Позывные радиостанции «Коминтерн» наконец замолкли. Разрушая томящую тишину, диктор объявил: «Перед микрофоном председатель Государственного Комитета Обороны товарищ Сталин».
Стулов резко сдвинул тяжёлое кресло, по-солдатски чётко встал, отошёл стол, до полной силы добавил репродуктору звучания.
Степанов задержал в руке бумагу, повернул голову, хотя теперь было отчётливо слышно всё: и сухое потрескивание радиоволн, и позвякивание графина о стакан, и короткое бульканье воды – Сталин не был спокоен.
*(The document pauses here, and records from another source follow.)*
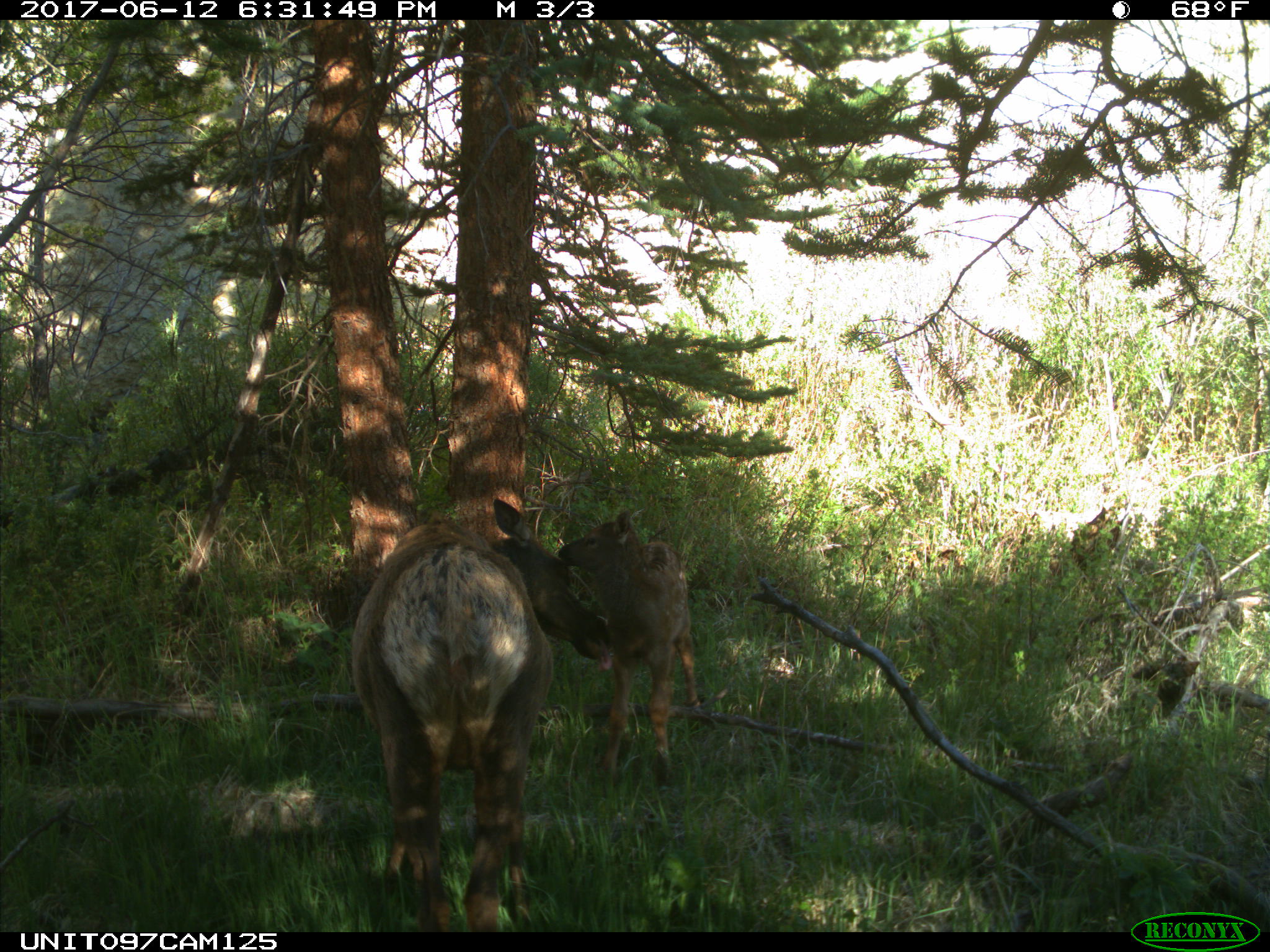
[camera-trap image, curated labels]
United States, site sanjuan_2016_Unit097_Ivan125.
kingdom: Animalia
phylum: Chordata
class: Mammalia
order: Artiodactyla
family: Cervidae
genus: Cervus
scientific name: Cervus elaphus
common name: red deer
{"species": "Cervus elaphus (red deer)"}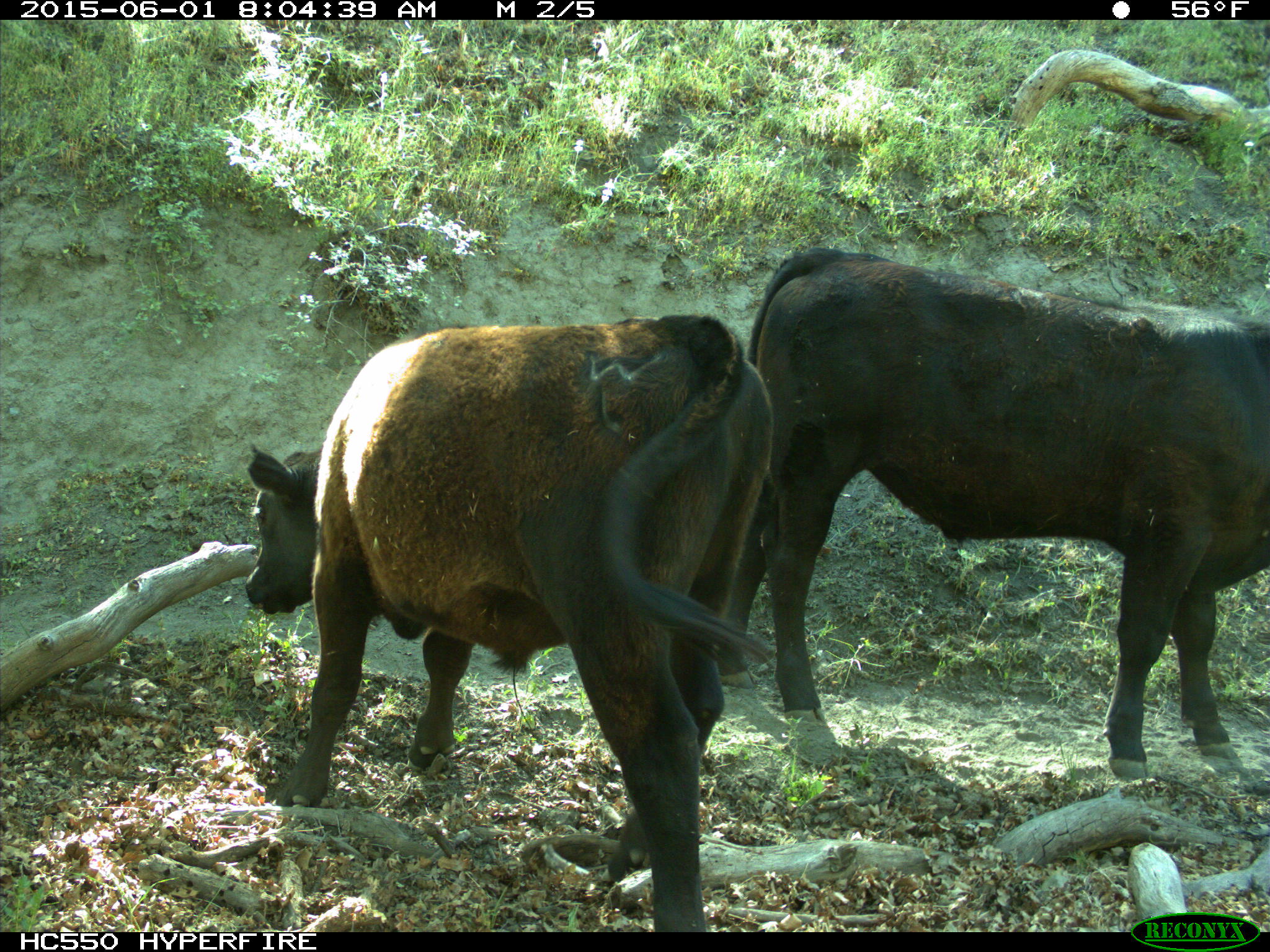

Первые же слова, которые он сказал как будто с трудом и с особенно заметным грузинским акцентом, были для Степанова неожиданны своим доверительным, открыто тревожным тоном:
«Товарищи! Граждане! Братья и сёстры! Бойцы нашей армии и флота! К вам обращаюсь я, друзья мои!..»
Сталин говорит отрывисто, паузы в его речи и позвякивание стакана, взволнованность, которую он сдерживал, но не почувствовать которую было невозможно, заставляли забыть о всём прочем и слушать и ждать в напряжении каждое его слово.
Степанов без шелеста положил бумагу, медленными осторожными шагами вышел из-за стола, встал у окна, сцепив за спиной руки. На закаменевшего у репродуктора Стулова он не смотрел и не видел того, что было за окном, – он как будто один был со Сталиным и с пристальностью человека, переступившего порог обыденности и уже готового к самоотвержению, следил за словами, за интонацией, с которой слова произносились. Острым и сильным умом, привыкшим к самостоятельности, он взвешивал каждую сталинскую мысль.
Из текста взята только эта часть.